---- Raw records

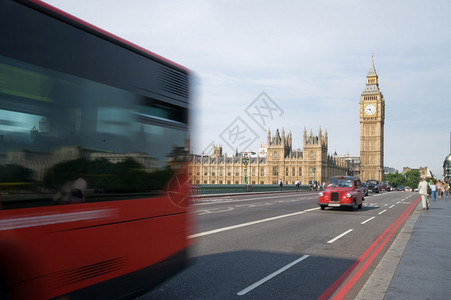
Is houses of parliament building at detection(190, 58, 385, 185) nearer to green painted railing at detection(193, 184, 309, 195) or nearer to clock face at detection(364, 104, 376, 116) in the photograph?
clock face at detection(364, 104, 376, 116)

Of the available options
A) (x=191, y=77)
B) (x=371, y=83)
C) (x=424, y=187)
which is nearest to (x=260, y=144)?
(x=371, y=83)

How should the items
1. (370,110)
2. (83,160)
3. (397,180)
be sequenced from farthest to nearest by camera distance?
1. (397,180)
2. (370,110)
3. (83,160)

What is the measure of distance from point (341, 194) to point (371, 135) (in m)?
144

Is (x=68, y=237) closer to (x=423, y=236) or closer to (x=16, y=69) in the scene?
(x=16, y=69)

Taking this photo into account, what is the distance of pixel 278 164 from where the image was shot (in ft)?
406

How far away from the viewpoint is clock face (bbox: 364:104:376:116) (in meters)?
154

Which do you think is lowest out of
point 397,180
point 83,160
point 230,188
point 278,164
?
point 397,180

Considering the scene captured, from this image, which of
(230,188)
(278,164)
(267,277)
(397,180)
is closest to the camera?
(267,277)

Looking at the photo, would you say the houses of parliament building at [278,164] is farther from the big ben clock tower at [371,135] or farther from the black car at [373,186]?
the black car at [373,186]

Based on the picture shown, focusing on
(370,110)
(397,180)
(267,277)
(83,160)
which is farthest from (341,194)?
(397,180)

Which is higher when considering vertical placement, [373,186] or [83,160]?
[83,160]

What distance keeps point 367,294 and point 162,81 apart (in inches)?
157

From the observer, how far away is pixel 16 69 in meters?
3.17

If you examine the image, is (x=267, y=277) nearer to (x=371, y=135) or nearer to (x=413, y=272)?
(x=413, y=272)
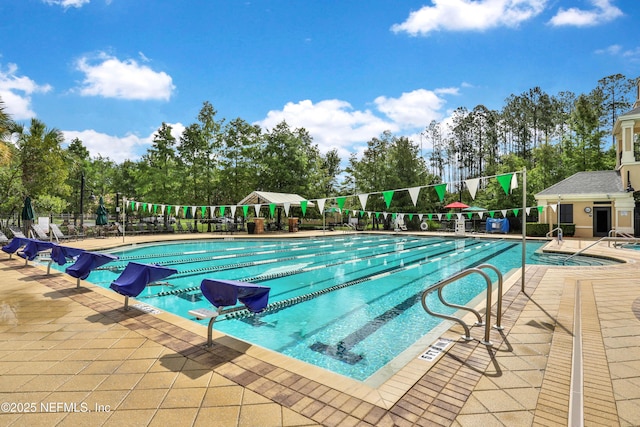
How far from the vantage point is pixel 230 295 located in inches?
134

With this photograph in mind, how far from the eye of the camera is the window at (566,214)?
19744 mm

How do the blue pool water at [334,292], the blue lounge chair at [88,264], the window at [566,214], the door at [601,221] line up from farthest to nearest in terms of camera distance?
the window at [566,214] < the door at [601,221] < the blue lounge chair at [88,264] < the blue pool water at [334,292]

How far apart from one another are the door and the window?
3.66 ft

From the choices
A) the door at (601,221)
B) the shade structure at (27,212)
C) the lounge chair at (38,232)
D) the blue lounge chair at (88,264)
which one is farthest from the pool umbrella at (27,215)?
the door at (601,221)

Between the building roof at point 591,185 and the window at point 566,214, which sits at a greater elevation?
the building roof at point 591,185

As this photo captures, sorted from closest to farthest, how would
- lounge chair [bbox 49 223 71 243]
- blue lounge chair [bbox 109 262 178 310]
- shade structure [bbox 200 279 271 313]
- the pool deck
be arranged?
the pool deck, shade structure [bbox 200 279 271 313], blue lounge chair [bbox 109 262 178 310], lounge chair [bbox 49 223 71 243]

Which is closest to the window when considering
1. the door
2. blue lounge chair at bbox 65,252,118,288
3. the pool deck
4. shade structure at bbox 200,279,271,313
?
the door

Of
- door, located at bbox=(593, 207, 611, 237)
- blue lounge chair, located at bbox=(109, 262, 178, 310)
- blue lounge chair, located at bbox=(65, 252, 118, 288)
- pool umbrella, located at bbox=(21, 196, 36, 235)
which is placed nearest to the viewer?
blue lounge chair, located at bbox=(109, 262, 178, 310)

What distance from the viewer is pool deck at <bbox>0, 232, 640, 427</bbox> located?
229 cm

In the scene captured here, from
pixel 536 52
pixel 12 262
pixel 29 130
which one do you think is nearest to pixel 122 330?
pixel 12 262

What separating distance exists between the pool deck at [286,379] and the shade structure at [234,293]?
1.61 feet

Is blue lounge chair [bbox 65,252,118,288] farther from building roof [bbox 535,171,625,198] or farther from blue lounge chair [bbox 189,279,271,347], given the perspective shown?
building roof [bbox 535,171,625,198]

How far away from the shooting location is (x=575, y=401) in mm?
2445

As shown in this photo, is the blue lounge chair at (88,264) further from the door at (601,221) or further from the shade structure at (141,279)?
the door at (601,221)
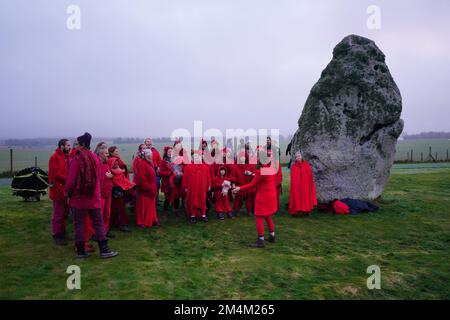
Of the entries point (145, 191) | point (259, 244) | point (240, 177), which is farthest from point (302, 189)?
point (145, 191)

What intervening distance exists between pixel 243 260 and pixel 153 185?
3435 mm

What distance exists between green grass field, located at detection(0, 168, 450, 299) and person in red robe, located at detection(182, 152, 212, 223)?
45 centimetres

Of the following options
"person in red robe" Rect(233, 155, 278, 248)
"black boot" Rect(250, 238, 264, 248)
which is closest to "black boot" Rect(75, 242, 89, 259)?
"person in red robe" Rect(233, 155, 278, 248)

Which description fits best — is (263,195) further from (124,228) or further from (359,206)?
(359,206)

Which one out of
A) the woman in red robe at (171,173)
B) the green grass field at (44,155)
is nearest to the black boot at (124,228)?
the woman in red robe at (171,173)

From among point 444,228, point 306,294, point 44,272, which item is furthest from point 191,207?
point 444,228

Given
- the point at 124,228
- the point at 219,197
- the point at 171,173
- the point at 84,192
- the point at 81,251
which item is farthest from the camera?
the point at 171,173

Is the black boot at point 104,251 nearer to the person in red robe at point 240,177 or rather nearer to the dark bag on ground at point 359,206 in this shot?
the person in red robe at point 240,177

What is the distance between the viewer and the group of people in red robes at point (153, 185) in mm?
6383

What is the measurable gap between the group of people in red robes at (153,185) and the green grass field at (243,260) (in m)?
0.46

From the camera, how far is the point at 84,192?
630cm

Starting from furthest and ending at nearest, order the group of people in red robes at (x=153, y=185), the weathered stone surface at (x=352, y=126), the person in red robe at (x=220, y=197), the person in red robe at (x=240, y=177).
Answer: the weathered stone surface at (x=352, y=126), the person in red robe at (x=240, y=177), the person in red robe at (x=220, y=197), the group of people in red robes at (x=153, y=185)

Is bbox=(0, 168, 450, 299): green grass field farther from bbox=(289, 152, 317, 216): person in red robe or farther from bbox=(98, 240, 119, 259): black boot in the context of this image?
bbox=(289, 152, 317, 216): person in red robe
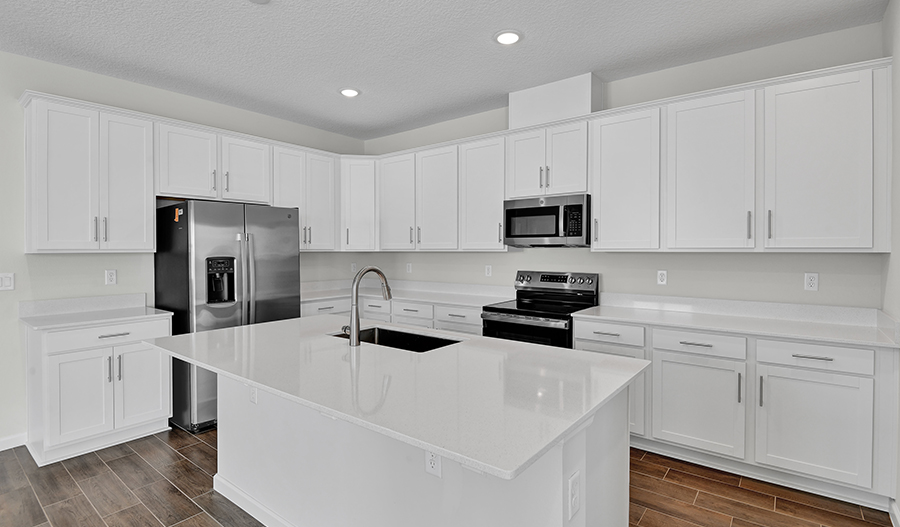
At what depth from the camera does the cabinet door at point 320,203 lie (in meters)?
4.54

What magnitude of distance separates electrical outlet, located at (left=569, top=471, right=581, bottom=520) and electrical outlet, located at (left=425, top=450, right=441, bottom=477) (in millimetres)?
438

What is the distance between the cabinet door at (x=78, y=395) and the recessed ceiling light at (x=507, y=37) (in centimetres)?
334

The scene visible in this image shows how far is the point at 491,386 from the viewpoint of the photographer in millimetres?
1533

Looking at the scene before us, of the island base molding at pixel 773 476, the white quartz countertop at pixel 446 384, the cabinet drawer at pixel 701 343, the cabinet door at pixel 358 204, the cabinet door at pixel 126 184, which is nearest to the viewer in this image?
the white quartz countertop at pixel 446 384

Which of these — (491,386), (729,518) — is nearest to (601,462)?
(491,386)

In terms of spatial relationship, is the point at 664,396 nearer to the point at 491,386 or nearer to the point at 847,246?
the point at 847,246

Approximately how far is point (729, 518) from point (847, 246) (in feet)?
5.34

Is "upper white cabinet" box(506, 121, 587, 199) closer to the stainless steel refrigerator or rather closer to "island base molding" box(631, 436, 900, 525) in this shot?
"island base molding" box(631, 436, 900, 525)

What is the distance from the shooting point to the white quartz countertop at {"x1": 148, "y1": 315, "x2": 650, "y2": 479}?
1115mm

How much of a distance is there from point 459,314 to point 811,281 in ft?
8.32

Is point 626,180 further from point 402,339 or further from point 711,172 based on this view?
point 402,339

--------

What you need to do: Reproduce verbatim everything from the line containing "525) in this shot?" down to the last line of the data.

Exercise answer:
Is "upper white cabinet" box(506, 121, 587, 199) closer to the stainless steel refrigerator or rather closer to "island base molding" box(631, 436, 900, 525) in this shot?
"island base molding" box(631, 436, 900, 525)

What is the distance from the shooting point to the white quartz countertop at {"x1": 148, "y1": 315, "x2": 650, "y2": 479}?
1115mm

How much of a distance is there from point 459,314 to point 811,281 in ft?
8.32

Is point 626,180 further from point 402,339 or further from point 711,172 based on this view?
point 402,339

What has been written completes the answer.